DATASET EXTRACT:
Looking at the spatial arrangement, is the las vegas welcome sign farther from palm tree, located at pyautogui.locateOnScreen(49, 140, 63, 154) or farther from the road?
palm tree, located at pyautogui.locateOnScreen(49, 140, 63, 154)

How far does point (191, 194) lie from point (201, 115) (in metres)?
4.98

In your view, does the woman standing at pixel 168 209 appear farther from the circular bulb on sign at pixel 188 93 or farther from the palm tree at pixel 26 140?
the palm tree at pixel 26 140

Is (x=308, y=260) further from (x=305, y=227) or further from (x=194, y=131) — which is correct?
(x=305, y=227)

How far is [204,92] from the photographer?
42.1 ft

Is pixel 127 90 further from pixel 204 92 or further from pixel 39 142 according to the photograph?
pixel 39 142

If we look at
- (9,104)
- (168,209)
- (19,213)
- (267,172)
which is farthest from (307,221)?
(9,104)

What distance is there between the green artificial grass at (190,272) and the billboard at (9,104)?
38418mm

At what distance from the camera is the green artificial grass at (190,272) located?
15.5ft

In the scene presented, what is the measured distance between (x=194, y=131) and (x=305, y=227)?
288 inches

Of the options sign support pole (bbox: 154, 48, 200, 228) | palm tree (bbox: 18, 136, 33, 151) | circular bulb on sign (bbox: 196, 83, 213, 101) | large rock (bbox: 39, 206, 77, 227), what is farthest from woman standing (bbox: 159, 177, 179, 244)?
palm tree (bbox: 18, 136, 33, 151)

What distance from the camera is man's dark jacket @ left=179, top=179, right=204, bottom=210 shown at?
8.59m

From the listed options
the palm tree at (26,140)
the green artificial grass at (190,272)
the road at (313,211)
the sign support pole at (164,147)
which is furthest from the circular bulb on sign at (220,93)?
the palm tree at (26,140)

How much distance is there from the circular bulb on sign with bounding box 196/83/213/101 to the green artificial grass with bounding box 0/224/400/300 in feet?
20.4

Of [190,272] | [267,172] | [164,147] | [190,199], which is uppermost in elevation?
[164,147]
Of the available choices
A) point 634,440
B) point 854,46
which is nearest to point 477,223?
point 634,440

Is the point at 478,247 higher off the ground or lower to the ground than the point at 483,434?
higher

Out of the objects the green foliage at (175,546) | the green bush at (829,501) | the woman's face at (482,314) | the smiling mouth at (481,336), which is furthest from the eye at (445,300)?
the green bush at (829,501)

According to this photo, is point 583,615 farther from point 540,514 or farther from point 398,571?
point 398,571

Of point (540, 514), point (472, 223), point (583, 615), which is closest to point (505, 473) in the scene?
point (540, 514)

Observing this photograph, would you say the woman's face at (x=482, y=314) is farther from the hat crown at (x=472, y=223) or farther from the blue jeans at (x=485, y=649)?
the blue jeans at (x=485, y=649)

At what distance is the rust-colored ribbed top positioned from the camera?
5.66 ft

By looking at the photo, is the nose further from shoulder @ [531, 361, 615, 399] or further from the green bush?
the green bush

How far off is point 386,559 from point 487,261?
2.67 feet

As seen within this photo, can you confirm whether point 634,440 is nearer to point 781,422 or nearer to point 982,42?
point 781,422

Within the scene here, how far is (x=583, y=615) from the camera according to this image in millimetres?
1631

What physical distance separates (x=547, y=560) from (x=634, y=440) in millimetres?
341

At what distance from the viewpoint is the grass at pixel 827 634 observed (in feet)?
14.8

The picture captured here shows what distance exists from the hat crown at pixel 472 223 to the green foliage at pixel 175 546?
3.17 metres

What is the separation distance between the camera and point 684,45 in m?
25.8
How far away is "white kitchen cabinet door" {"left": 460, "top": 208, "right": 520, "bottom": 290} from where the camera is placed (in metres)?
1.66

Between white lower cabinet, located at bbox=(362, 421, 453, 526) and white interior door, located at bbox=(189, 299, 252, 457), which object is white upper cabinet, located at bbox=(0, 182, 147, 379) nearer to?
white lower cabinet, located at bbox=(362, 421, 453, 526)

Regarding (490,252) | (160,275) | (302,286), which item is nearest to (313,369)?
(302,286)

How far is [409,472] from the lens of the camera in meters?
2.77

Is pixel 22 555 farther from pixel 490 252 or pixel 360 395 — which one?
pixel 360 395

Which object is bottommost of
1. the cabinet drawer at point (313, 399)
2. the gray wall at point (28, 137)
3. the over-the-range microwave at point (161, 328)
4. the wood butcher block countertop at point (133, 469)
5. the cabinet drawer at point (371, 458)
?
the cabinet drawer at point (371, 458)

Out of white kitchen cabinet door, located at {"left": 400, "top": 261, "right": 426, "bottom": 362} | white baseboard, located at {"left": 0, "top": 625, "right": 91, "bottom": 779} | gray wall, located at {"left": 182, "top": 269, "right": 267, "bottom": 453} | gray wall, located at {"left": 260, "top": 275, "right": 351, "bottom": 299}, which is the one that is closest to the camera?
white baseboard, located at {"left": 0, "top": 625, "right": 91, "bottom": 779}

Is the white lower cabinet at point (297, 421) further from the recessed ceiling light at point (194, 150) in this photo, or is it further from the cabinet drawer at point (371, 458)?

STATED TASK:
Please reproduce every entry above word for word, leaving nothing out and changing nothing.

RESPONSE:
Looking at the spatial arrangement, is the las vegas welcome sign farther from palm tree, located at pyautogui.locateOnScreen(49, 140, 63, 154) or farther from the road?
palm tree, located at pyautogui.locateOnScreen(49, 140, 63, 154)

How far does point (191, 194) lie from point (201, 115) (in metres)?
4.98

In your view, does the woman standing at pixel 168 209 appear farther from the circular bulb on sign at pixel 188 93 or farther from the palm tree at pixel 26 140?
the palm tree at pixel 26 140

Is (x=308, y=260) further from (x=305, y=227) or further from (x=194, y=131) — which is correct?
(x=305, y=227)

How far is [204,92] from the photographer?
42.1 ft

Is pixel 127 90 further from pixel 204 92 or further from pixel 39 142 according to the photograph?
pixel 39 142

If we look at
- (9,104)
- (168,209)
- (19,213)
- (267,172)
which is farthest from (307,221)?
(9,104)

What distance is there between the green artificial grass at (190,272) and the billboard at (9,104)?
38418mm

At what distance from the camera is the green artificial grass at (190,272) located?
15.5ft

In the scene presented, what is the measured distance between (x=194, y=131) and (x=305, y=227)?
288 inches

Of the options sign support pole (bbox: 154, 48, 200, 228) | palm tree (bbox: 18, 136, 33, 151) | circular bulb on sign (bbox: 196, 83, 213, 101) | large rock (bbox: 39, 206, 77, 227), what is farthest from woman standing (bbox: 159, 177, 179, 244)?
palm tree (bbox: 18, 136, 33, 151)

What distance from the camera is man's dark jacket @ left=179, top=179, right=204, bottom=210 shown at?
8.59m

From the listed options
the palm tree at (26,140)
the green artificial grass at (190,272)
the road at (313,211)
the sign support pole at (164,147)
which is furthest from the circular bulb on sign at (220,93)?
the palm tree at (26,140)

How much distance is there from the circular bulb on sign with bounding box 196/83/213/101 to the green artificial grass with bounding box 0/224/400/300 in feet?
20.4

Of [190,272] | [267,172] | [164,147] | [190,199], which is uppermost in elevation?
[164,147]
Of the available choices
A) point 634,440
B) point 854,46
which is nearest to point 477,223?
point 634,440

Is the point at 478,247 higher off the ground or lower to the ground than the point at 483,434?
higher

Out of the objects the green foliage at (175,546) | the green bush at (829,501) | the woman's face at (482,314) | the smiling mouth at (481,336), which is furthest from the eye at (445,300)?
the green bush at (829,501)

According to this photo, is point 583,615 farther from point 540,514 or farther from point 398,571?
point 398,571

Of point (540, 514), point (472, 223), point (583, 615), which is closest to point (505, 473) in the scene?
point (540, 514)

Observing this photograph, would you say the woman's face at (x=482, y=314) is farther from the hat crown at (x=472, y=223) or farther from the blue jeans at (x=485, y=649)?
the blue jeans at (x=485, y=649)

At what distance is the rust-colored ribbed top positioned from the camera?
5.66 ft

By looking at the photo, is the nose further from shoulder @ [531, 361, 615, 399] or further from the green bush?
the green bush

How far off is point 386,559 from point 487,261?
2.67 feet

As seen within this photo, can you confirm whether point 634,440 is nearer to point 781,422 or nearer to point 982,42?
point 781,422

Within the scene here, how far is (x=583, y=615) from the camera according to this image in millimetres?
1631

What physical distance separates (x=547, y=560) from (x=634, y=440) in millimetres?
341

At what distance from the viewpoint is the grass at pixel 827 634 observed (in feet)?
14.8

The picture captured here shows what distance exists from the hat crown at pixel 472 223 to the green foliage at pixel 175 546?
3.17 metres

What is the separation distance between the camera and point 684,45 in m?
25.8
How far away is "white kitchen cabinet door" {"left": 460, "top": 208, "right": 520, "bottom": 290} from where the camera is placed (in metres)?
1.66

Between white lower cabinet, located at bbox=(362, 421, 453, 526) and white interior door, located at bbox=(189, 299, 252, 457), which object is white upper cabinet, located at bbox=(0, 182, 147, 379) nearer to?
white lower cabinet, located at bbox=(362, 421, 453, 526)

Regarding (490,252) | (160,275) | (302,286), which item is nearest to (313,369)?
(302,286)

How far is [409,472] from the lens of the camera in meters?
2.77

Is pixel 22 555 farther from pixel 490 252 or pixel 360 395 — which one?
pixel 360 395

Which object is bottommost of
1. the cabinet drawer at point (313, 399)
2. the gray wall at point (28, 137)
3. the over-the-range microwave at point (161, 328)
4. the wood butcher block countertop at point (133, 469)
5. the cabinet drawer at point (371, 458)
?
the cabinet drawer at point (371, 458)

Out of white kitchen cabinet door, located at {"left": 400, "top": 261, "right": 426, "bottom": 362} | white baseboard, located at {"left": 0, "top": 625, "right": 91, "bottom": 779} | gray wall, located at {"left": 182, "top": 269, "right": 267, "bottom": 453} | gray wall, located at {"left": 260, "top": 275, "right": 351, "bottom": 299}, which is the one that is closest to the camera?
white baseboard, located at {"left": 0, "top": 625, "right": 91, "bottom": 779}

Is the white lower cabinet at point (297, 421) further from the recessed ceiling light at point (194, 150) in this photo, or is it further from the cabinet drawer at point (371, 458)?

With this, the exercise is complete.